Cromwell beekeeper Sharleen Coker checks her hives.
But in 2017, to ensure manuka honey was "authentic", the Government changed the rules so honey marketed as manuka could no longer be blended with thyme, or other honey varieties.

"I guess the truth of the matter is that the whole manuka thing was an artificial bubble really that was pushing the whole price up artificially," Mr Wood said.

"When the Government put in the new standards, it all stopped."

Hence, the sheds full of thyme honey no-one seems to want.

A kilogram of bulk thyme honey is worth about $4 to beekeepers, but the cost of producing it is about $6.

Mr Wood said prices had dropped for all types of honey, aside from manuka, but while other varieties could still be sold for "really low prices" there was "no market" for thyme honey.

Mr Wood said Europe was the main export market for thyme honey but it supplied all its own needs except in a bad season.

To make matters worse, the big honey packers had pulled out of the South Island, leaving some beekeepers, last season, with nowhere to sell their honey.

Mr Wood said instead of selling bulk honey, a lot of beekeepers were now marketing their own honey as a way to get a bit more of a premium for it.

"But it’s not easy, because the New Zealand market is quite small and it’s pretty well saturated with lots of different honey products.

"It’s difficult for all beekeepers at the moment."

Mr Wood said thyme honey was "a lot higher" in antioxidants than other honeys, but there were plenty of foods also high in antioxidants.

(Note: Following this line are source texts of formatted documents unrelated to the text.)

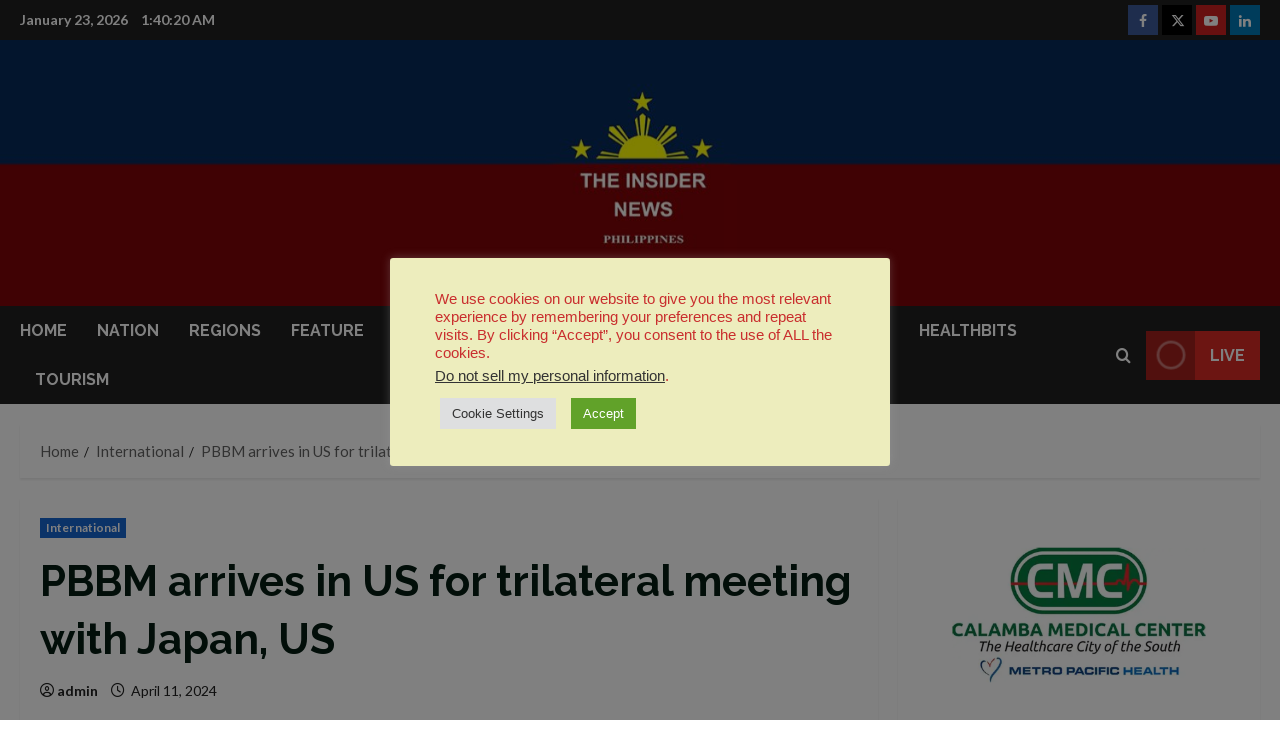

--- FILE ---
content_type: text/html; charset=utf-8
request_url: https://www.google.com/recaptcha/api2/aframe
body_size: 268
content:
<!DOCTYPE HTML><html><head><meta http-equiv="content-type" content="text/html; charset=UTF-8"></head><body><script nonce="_Peh1FLZUfalBAXvljODow">/** Anti-fraud and anti-abuse applications only. See google.com/recaptcha */ try{var clients={'sodar':'https://pagead2.googlesyndication.com/pagead/sodar?'};window.addEventListener("message",function(a){try{if(a.source===window.parent){var b=JSON.parse(a.data);var c=clients[b['id']];if(c){var d=document.createElement('img');d.src=c+b['params']+'&rc='+(localStorage.getItem("rc::a")?sessionStorage.getItem("rc::b"):"");window.document.body.appendChild(d);sessionStorage.setItem("rc::e",parseInt(sessionStorage.getItem("rc::e")||0)+1);localStorage.setItem("rc::h",'1769132418638');}}}catch(b){}});window.parent.postMessage("_grecaptcha_ready", "*");}catch(b){}</script></body></html>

"So, I don’t think there’s anything really that special there."

However, Ms Coker said thyme was a strongly flavoured honey like manuka, and her understanding was it contained many of the medicinal properties that made manuka a runaway success internationally.

"It’s just how manuka honey has been marketed," she said.

She cited an Auckland University of Technology thesis by master of science student Ji He which stated at one point: "On the basis of data in this study, thyme honey displayed greater antioxidant and anti-cancer effects than manuka honey ..."

Ms Coker said one of the problems with sales of thyme honey was retailers putting too high a price on it.

Cromwell beekeeper has 40 tonnes of spare thyme honey.
Cromwell beekeeper has 40 tonnes of spare thyme honey.
She packaged and sold her own honey for $20 per kg, but elsewhere the retail price was often around $30.

"Their prices are too high, and they’re not selling it.

"They’ve got to realise the price of honey needs to come down."

Ms Coker said the beekeepers themselves had "done the damage".

"They’ve made the prices so high for export the buyers have gone somewhere else, and found cheaper honey.

"We’ve done the damage and we’ve got to fix it now."

The problem was not confined to thyme.

Ms Coker said she still had 20 tonnes of clover honey "sitting there".

"We’re suffering — the South Island beekeepers."

Ms Coker said a new co-operative of beekeepers was being talked of and might be the way forward — provided its focus was on helping beekeepers.